==== Material provided ====

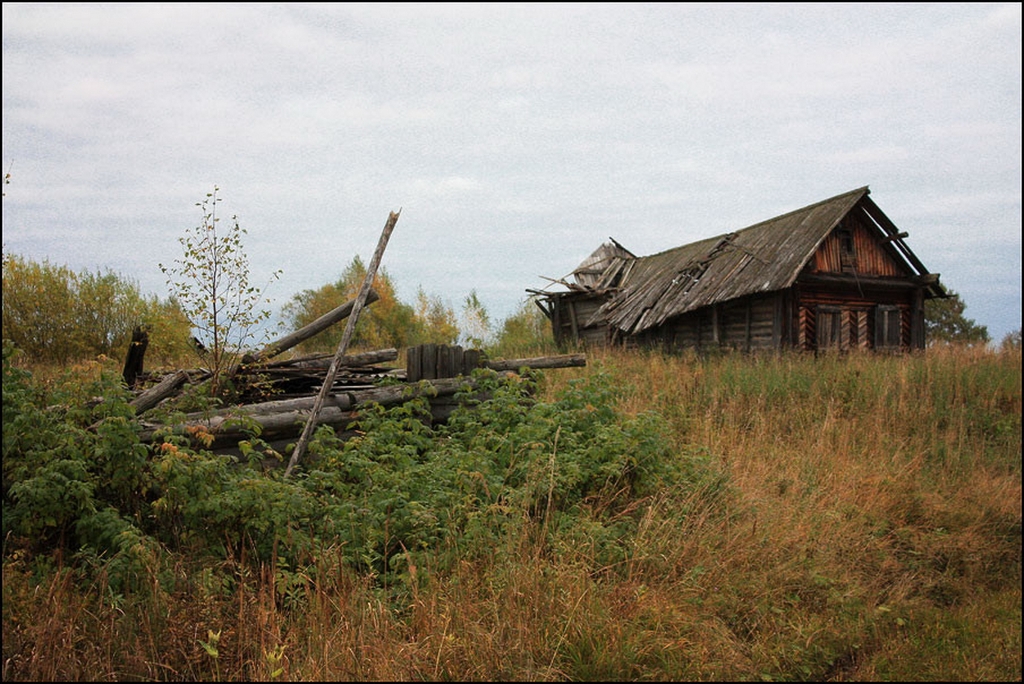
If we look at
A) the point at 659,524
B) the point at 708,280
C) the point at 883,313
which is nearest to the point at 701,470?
the point at 659,524

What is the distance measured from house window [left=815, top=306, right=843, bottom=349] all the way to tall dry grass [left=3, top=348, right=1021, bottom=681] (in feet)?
33.4

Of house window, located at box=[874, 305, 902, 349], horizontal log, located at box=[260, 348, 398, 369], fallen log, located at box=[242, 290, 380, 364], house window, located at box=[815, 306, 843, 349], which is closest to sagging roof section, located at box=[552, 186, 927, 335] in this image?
house window, located at box=[874, 305, 902, 349]

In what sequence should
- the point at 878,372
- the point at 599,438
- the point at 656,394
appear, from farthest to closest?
the point at 878,372 < the point at 656,394 < the point at 599,438

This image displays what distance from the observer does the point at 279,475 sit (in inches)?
191

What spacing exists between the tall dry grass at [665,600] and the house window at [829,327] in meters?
10.2

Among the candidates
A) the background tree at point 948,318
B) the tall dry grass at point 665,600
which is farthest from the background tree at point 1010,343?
the background tree at point 948,318

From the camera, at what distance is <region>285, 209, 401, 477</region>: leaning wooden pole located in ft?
19.2

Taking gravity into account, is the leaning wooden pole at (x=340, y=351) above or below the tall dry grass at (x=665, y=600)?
above

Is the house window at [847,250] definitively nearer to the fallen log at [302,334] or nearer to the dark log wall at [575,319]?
the dark log wall at [575,319]

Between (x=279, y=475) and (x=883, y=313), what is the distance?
1875 centimetres

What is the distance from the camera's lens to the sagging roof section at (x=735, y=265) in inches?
677

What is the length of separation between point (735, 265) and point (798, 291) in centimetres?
223

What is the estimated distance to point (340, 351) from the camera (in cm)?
677

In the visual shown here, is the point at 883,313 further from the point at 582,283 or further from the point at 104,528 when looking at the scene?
the point at 104,528
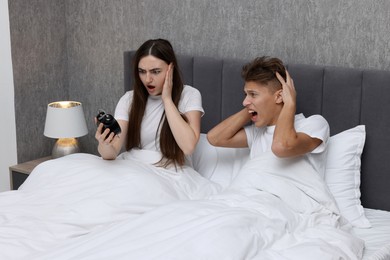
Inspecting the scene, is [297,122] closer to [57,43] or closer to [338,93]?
[338,93]

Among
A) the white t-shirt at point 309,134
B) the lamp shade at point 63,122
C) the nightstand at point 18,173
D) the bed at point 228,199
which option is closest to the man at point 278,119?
the white t-shirt at point 309,134

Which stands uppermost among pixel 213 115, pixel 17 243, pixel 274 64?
pixel 274 64

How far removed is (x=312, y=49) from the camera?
302cm

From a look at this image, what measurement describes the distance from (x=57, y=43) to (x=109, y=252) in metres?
2.31

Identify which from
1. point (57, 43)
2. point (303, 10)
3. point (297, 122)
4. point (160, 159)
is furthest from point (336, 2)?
point (57, 43)

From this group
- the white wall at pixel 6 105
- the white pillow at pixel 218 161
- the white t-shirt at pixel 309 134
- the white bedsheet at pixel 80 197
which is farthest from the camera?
the white wall at pixel 6 105

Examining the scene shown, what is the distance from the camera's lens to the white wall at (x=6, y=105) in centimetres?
370

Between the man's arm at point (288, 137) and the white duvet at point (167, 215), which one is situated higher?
the man's arm at point (288, 137)

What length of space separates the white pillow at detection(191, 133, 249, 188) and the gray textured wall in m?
0.53

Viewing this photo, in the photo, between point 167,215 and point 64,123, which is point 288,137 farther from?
point 64,123

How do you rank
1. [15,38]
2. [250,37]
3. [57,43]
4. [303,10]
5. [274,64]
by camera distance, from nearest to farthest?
1. [274,64]
2. [303,10]
3. [250,37]
4. [15,38]
5. [57,43]

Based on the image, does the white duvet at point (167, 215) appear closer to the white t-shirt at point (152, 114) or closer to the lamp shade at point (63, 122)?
the white t-shirt at point (152, 114)

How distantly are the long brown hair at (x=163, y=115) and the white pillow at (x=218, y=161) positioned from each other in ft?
0.67

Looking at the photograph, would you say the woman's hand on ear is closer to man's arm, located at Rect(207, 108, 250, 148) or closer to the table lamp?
man's arm, located at Rect(207, 108, 250, 148)
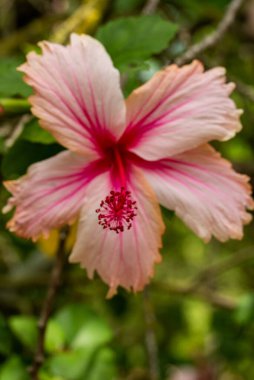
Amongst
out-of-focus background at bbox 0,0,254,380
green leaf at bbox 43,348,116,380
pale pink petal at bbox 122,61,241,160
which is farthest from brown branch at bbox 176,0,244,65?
green leaf at bbox 43,348,116,380

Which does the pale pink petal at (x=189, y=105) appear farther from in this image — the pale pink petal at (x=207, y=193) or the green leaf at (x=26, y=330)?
the green leaf at (x=26, y=330)

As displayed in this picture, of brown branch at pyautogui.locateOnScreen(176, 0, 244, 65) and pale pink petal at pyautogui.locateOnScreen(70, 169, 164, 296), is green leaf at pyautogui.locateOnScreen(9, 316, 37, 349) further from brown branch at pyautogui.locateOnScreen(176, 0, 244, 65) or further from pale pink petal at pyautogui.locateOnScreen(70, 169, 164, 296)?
brown branch at pyautogui.locateOnScreen(176, 0, 244, 65)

====

▶ [Aim]: Take the listing above and print it exactly, apart from the pictures.

▶ [The answer]:
If we look at
A) the point at 659,524
B) the point at 708,280
C) the point at 883,313
which is nearest to the point at 701,470?
the point at 659,524

What is the distance measured from house window [left=815, top=306, right=843, bottom=349] all the way to tall dry grass [left=3, top=348, right=1021, bottom=681] (in feet)?
33.4

Of house window, located at box=[874, 305, 902, 349], horizontal log, located at box=[260, 348, 398, 369], fallen log, located at box=[242, 290, 380, 364], house window, located at box=[815, 306, 843, 349], which is closest to sagging roof section, located at box=[552, 186, 927, 335] in this image?
house window, located at box=[874, 305, 902, 349]

In what sequence should
- the point at 878,372
- the point at 599,438
- the point at 656,394
appear, from farthest to closest?
the point at 878,372 < the point at 656,394 < the point at 599,438

This image displays what distance from the observer does the point at 279,475 sit (in inches)?
191

What spacing exists between the tall dry grass at [665,600] and the house window at [829,327] in meters?
10.2

Among the candidates
A) the background tree at point 948,318
B) the tall dry grass at point 665,600
which is farthest from the background tree at point 1010,343?
the background tree at point 948,318

From the camera, at what distance is <region>285, 209, 401, 477</region>: leaning wooden pole located in ft?
19.2

Taking gravity into account, is the leaning wooden pole at (x=340, y=351) above or below the tall dry grass at (x=665, y=600)?
above

Is the house window at [847,250] definitively nearer to the fallen log at [302,334] or nearer to the dark log wall at [575,319]?
the dark log wall at [575,319]

Between (x=279, y=475) and (x=883, y=313), what is the distance?
1875 centimetres

What is the distance from the camera's lens to the sagging roof section at (x=735, y=265) in inches?
677

What is the length of separation between point (735, 265) and point (798, 291) in centimetres?
223

What is the estimated distance to point (340, 351) from the camera (in cm)?
677

In the visual shown here, is the point at 883,313 further from the point at 582,283 or further from the point at 104,528 when looking at the scene?
the point at 104,528
Inspecting the scene, is [297,122] closer to [57,43] or closer to [338,93]?
[338,93]

Among
A) the white t-shirt at point 309,134
B) the lamp shade at point 63,122
C) the nightstand at point 18,173
D) the bed at point 228,199
which option is closest to the man at point 278,119?
the white t-shirt at point 309,134

Which stands uppermost among pixel 213 115, pixel 17 243, pixel 274 64?
pixel 274 64

How far removed is (x=312, y=49) from the camera?
302cm

From a look at this image, what measurement describes the distance from (x=57, y=43) to (x=109, y=252) in metres?
2.31

Identify which from
1. point (57, 43)
2. point (303, 10)
3. point (297, 122)
4. point (160, 159)
is furthest from point (336, 2)?
point (57, 43)

From this group
- the white wall at pixel 6 105
- the white pillow at pixel 218 161
- the white t-shirt at pixel 309 134
- the white bedsheet at pixel 80 197
which is farthest from the camera?
the white wall at pixel 6 105

Examining the scene shown, what is the distance from the camera's lens to the white wall at (x=6, y=105) in centimetres?
370

Between the man's arm at point (288, 137) and the white duvet at point (167, 215), which one is situated higher?
the man's arm at point (288, 137)

What length of space separates the white pillow at detection(191, 133, 249, 188) and the gray textured wall in m?
0.53

Viewing this photo, in the photo, between point 167,215 and point 64,123, which is point 288,137 farther from?
point 64,123

How do you rank
1. [15,38]
2. [250,37]
3. [57,43]
4. [303,10]
5. [274,64]
by camera distance, from nearest to farthest?
1. [274,64]
2. [303,10]
3. [250,37]
4. [15,38]
5. [57,43]

Based on the image, does the white duvet at point (167, 215) appear closer to the white t-shirt at point (152, 114) or closer to the lamp shade at point (63, 122)?
the white t-shirt at point (152, 114)

How distantly are the long brown hair at (x=163, y=115) and the white pillow at (x=218, y=161) positioned from each other in ft?
0.67

Looking at the photograph, would you say the woman's hand on ear is closer to man's arm, located at Rect(207, 108, 250, 148) or closer to the table lamp?
man's arm, located at Rect(207, 108, 250, 148)
Amongst
out-of-focus background at bbox 0,0,254,380
green leaf at bbox 43,348,116,380
pale pink petal at bbox 122,61,241,160
which is farthest from brown branch at bbox 176,0,244,65?
green leaf at bbox 43,348,116,380

Which does the pale pink petal at (x=189, y=105) appear farther from in this image — the pale pink petal at (x=207, y=193) or the green leaf at (x=26, y=330)?
the green leaf at (x=26, y=330)

As displayed in this picture, of brown branch at pyautogui.locateOnScreen(176, 0, 244, 65) and pale pink petal at pyautogui.locateOnScreen(70, 169, 164, 296), is green leaf at pyautogui.locateOnScreen(9, 316, 37, 349) further from brown branch at pyautogui.locateOnScreen(176, 0, 244, 65) or further from pale pink petal at pyautogui.locateOnScreen(70, 169, 164, 296)?
brown branch at pyautogui.locateOnScreen(176, 0, 244, 65)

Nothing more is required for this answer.